By the time we had the last one, we changed everything and did it OUR way. She was breastfed on demand, comforted when she cried. We were very much of the opinion by that point that if a baby cries, then s/he needs something. Babies need cuddles as well.
During the day, I would feed the baby and then cover her in a blanket as she usually fell asleep at the end of a feed. The blanket ensured that she did not get cold and did not feel the coldness of her cot/pram - we discovered that putting a baby into a cold pram/cot was a sure-fire way of waking them up.
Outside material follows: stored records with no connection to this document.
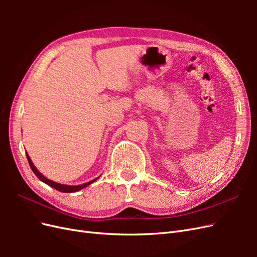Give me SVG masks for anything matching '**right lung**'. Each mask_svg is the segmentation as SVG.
Listing matches in <instances>:
<instances>
[{
	"mask_svg": "<svg viewBox=\"0 0 257 257\" xmlns=\"http://www.w3.org/2000/svg\"><path fill=\"white\" fill-rule=\"evenodd\" d=\"M26 154H27V158H28V162H29V164H30V167L32 168L33 173L36 175V177H37L38 179H40L41 181H43L44 183L48 184L49 186H51V188L56 189V190H58V191H60V192H63V193H73V192H78V191H80V190L84 189L85 186H88V185H90L91 183H93L94 181H96L97 179L99 178V177H97V178L93 179V180H91V181H89V182H85V183H83V184H79V185H68V184H61V183H58V182H54V181H52V180H49V179H47V178H46L44 175H42L40 172H38V169L34 166L32 160H31V158L29 157V154H28V153H26Z\"/></svg>",
	"mask_w": 257,
	"mask_h": 257,
	"instance_id": "obj_1",
	"label": "right lung"
}]
</instances>
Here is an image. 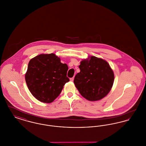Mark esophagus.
Wrapping results in <instances>:
<instances>
[{
    "label": "esophagus",
    "instance_id": "obj_1",
    "mask_svg": "<svg viewBox=\"0 0 146 146\" xmlns=\"http://www.w3.org/2000/svg\"><path fill=\"white\" fill-rule=\"evenodd\" d=\"M70 80L71 82H73V81L74 80V77H73V78H71L70 79Z\"/></svg>",
    "mask_w": 146,
    "mask_h": 146
}]
</instances>
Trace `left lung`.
Listing matches in <instances>:
<instances>
[{"label":"left lung","instance_id":"1","mask_svg":"<svg viewBox=\"0 0 146 146\" xmlns=\"http://www.w3.org/2000/svg\"><path fill=\"white\" fill-rule=\"evenodd\" d=\"M80 72L74 83L82 96L91 101L105 97L111 90L114 76L109 64L104 60L91 56L81 61Z\"/></svg>","mask_w":146,"mask_h":146}]
</instances>
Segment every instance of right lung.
<instances>
[{
  "label": "right lung",
  "instance_id": "obj_1",
  "mask_svg": "<svg viewBox=\"0 0 146 146\" xmlns=\"http://www.w3.org/2000/svg\"><path fill=\"white\" fill-rule=\"evenodd\" d=\"M68 66L54 54H41L31 59L25 75L28 89L38 100L51 103L59 96L67 76Z\"/></svg>",
  "mask_w": 146,
  "mask_h": 146
}]
</instances>
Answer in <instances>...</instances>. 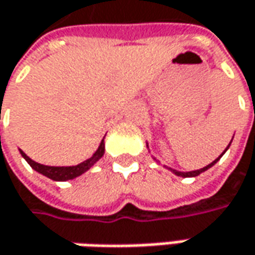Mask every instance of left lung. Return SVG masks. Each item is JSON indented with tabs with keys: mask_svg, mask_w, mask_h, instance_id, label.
Here are the masks:
<instances>
[{
	"mask_svg": "<svg viewBox=\"0 0 255 255\" xmlns=\"http://www.w3.org/2000/svg\"><path fill=\"white\" fill-rule=\"evenodd\" d=\"M230 144H231V142H230ZM230 144H229V146H230ZM229 146H227V149H229ZM227 149H226V150H227ZM226 150H224V152L221 153V156H223V154H224V153H226ZM220 156V157H221ZM220 157H217V159H216V160H214V162H211L210 164H207V166H206V167H203V169H200V170H193V171H177V170H173V169H170L171 171H173V173H174V174H176V176H181V177H196V176H199V174H200V173H203V171H206L207 170V169H210L211 166H214V164H216V163L219 162V160H220Z\"/></svg>",
	"mask_w": 255,
	"mask_h": 255,
	"instance_id": "1",
	"label": "left lung"
}]
</instances>
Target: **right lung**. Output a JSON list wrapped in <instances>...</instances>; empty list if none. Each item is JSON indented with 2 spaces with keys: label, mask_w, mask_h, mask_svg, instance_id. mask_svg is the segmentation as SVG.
<instances>
[{
  "label": "right lung",
  "mask_w": 255,
  "mask_h": 255,
  "mask_svg": "<svg viewBox=\"0 0 255 255\" xmlns=\"http://www.w3.org/2000/svg\"><path fill=\"white\" fill-rule=\"evenodd\" d=\"M19 152H21L22 157L28 162V164H29L34 170H36L38 173H41V174H44V176H46V177H49V179H52V180L55 181H66L72 180L75 177L84 174L85 171L89 170L93 164L102 157L103 153H105V142H103V140L101 142L98 150L93 153V156L91 159L79 163V164H76V166H68V167H64V166H62V167H58V166H45V164L36 163L34 162L32 159H29L22 150H19Z\"/></svg>",
  "instance_id": "obj_1"
}]
</instances>
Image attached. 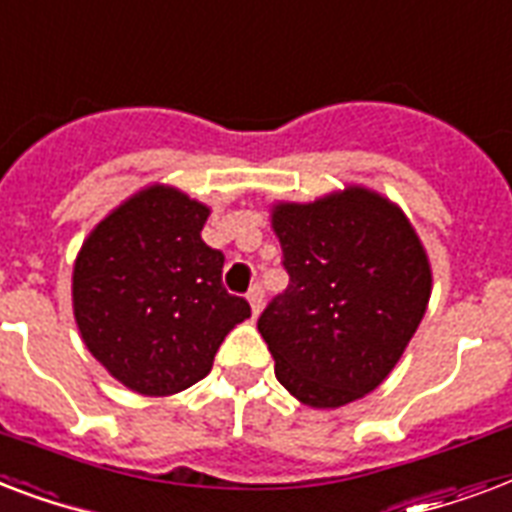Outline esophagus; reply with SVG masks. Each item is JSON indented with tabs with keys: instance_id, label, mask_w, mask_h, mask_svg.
<instances>
[{
	"instance_id": "34e87169",
	"label": "esophagus",
	"mask_w": 512,
	"mask_h": 512,
	"mask_svg": "<svg viewBox=\"0 0 512 512\" xmlns=\"http://www.w3.org/2000/svg\"><path fill=\"white\" fill-rule=\"evenodd\" d=\"M261 301H264V291H261V285H251V291H248V304H251L253 315H259L261 312Z\"/></svg>"
}]
</instances>
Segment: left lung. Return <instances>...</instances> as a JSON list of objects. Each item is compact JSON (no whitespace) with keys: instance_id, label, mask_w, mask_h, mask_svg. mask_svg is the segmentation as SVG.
<instances>
[{"instance_id":"8db88e82","label":"left lung","mask_w":512,"mask_h":512,"mask_svg":"<svg viewBox=\"0 0 512 512\" xmlns=\"http://www.w3.org/2000/svg\"><path fill=\"white\" fill-rule=\"evenodd\" d=\"M288 288L259 318L275 376L310 408L374 392L417 334L433 269L417 229L384 194L347 186L275 202Z\"/></svg>"}]
</instances>
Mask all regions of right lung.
<instances>
[{
	"label": "right lung",
	"mask_w": 512,
	"mask_h": 512,
	"mask_svg": "<svg viewBox=\"0 0 512 512\" xmlns=\"http://www.w3.org/2000/svg\"><path fill=\"white\" fill-rule=\"evenodd\" d=\"M211 208L152 184L85 237L71 275L79 336L138 395L162 398L208 376L224 336L251 318L221 285L224 253L202 243Z\"/></svg>",
	"instance_id": "1"
}]
</instances>
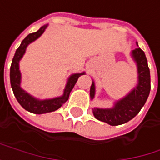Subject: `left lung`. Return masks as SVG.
Here are the masks:
<instances>
[{"instance_id": "obj_1", "label": "left lung", "mask_w": 160, "mask_h": 160, "mask_svg": "<svg viewBox=\"0 0 160 160\" xmlns=\"http://www.w3.org/2000/svg\"><path fill=\"white\" fill-rule=\"evenodd\" d=\"M132 55L138 65V84L126 97L118 101L113 108L100 109L94 108L93 115L99 121L110 125H120L132 120L144 106L151 89L150 70L144 52L137 48L132 52ZM94 83L90 87V98L94 97Z\"/></svg>"}]
</instances>
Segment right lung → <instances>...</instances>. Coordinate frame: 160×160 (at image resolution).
I'll return each instance as SVG.
<instances>
[{"label":"right lung","mask_w":160,"mask_h":160,"mask_svg":"<svg viewBox=\"0 0 160 160\" xmlns=\"http://www.w3.org/2000/svg\"><path fill=\"white\" fill-rule=\"evenodd\" d=\"M46 27L47 25L42 26L38 32L29 34L22 40V44L19 45V47L17 49L15 52V55L12 60V64H11V68H10V82H11V87H12L15 97L17 98L19 105L24 109L35 114H43V113L52 112V111L58 109L69 99L70 93L72 89L73 88L74 85L76 84L79 76L84 74V73L72 74L69 78L63 96L57 97L54 99L39 101V100L33 98L32 96H30L28 93H26L24 90L22 89L21 86H19V84H21V72H19V70H18V61L21 60V58L24 54L27 45L33 42L34 40H36L38 38H39L45 31Z\"/></svg>","instance_id":"1"}]
</instances>
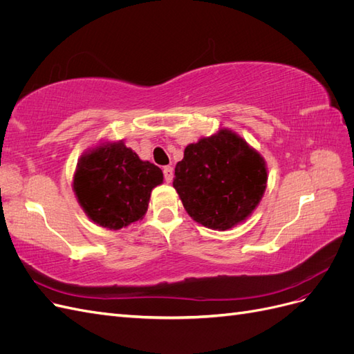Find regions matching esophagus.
Here are the masks:
<instances>
[{"label": "esophagus", "mask_w": 354, "mask_h": 354, "mask_svg": "<svg viewBox=\"0 0 354 354\" xmlns=\"http://www.w3.org/2000/svg\"><path fill=\"white\" fill-rule=\"evenodd\" d=\"M173 177H174V168L173 167H164V178L167 183H171L173 181Z\"/></svg>", "instance_id": "esophagus-1"}]
</instances>
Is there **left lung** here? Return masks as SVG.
I'll use <instances>...</instances> for the list:
<instances>
[{
    "label": "left lung",
    "instance_id": "8db88e82",
    "mask_svg": "<svg viewBox=\"0 0 354 354\" xmlns=\"http://www.w3.org/2000/svg\"><path fill=\"white\" fill-rule=\"evenodd\" d=\"M174 176L173 186L189 216L214 230L242 223L259 205L267 183L261 155L226 128L189 145Z\"/></svg>",
    "mask_w": 354,
    "mask_h": 354
}]
</instances>
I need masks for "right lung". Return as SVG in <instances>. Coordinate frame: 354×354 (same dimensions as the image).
Wrapping results in <instances>:
<instances>
[{
	"instance_id": "add662e5",
	"label": "right lung",
	"mask_w": 354,
	"mask_h": 354,
	"mask_svg": "<svg viewBox=\"0 0 354 354\" xmlns=\"http://www.w3.org/2000/svg\"><path fill=\"white\" fill-rule=\"evenodd\" d=\"M162 180L160 168L122 142L103 143L80 159L73 190L88 218L118 230L143 218L151 192Z\"/></svg>"
}]
</instances>
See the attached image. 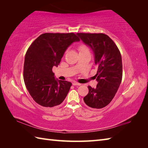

At night, we co-slept. The baby would feed and be popped between the two of us at the top of the bed, away from the duvet. She did have a blanket over her. It was so so much easier this way, baby would wake, be fed, and would settle down again straight away, rather than fighting to get her back into a cot.
She slept with us until she was starting to become really mobile (so about six months in total). By that point she no longer had any night feeds and she settled into her cot really well. She is now three and a half and has never been difficult to settle - she knows what bedtime is and goes straight to sleep. The only time we worry that she may be problematic is when she's not well and we are usually proven wrong.
I didn't really care what the midwife/health visitor said about it - obviously they have to go with the current recommendations and that's fine. We researched it carefully before co-sleeping and went with our gut instincts about it. There's lots of information online about co-sleeping and only YOU can make a decision based upon this information about YOUR circumstances which are unique to you. The main thing is keeping your baby safe.0 -
We co-slept, so no advice I'm afraid.
Glad to hear the little one is doing well.0 -
Thanks so much everyone for all your advice - there are some great tips there I've not heard before - what a great idea of actually wearing the blanket so it smells of you!!
I've got the cot next to the bed with the side off - so it is similar to that co sleep cot. I really like the idea of propping the in the middle - might be we just embrAce the co sleeping and stop fretting about it 'spoiling him'. I like my space which is why I wasn't keen but actually, we all get more sleep if he's not crying in the middle of the night.
One friend said to me about just let him cry it out in his own room....definitely not up for that, like someone said above they are crying for a reason.
12 weeks has flow by so I suppose it won't feel long at all until he's bigger and I'm trying to make him come for a cuddle!!!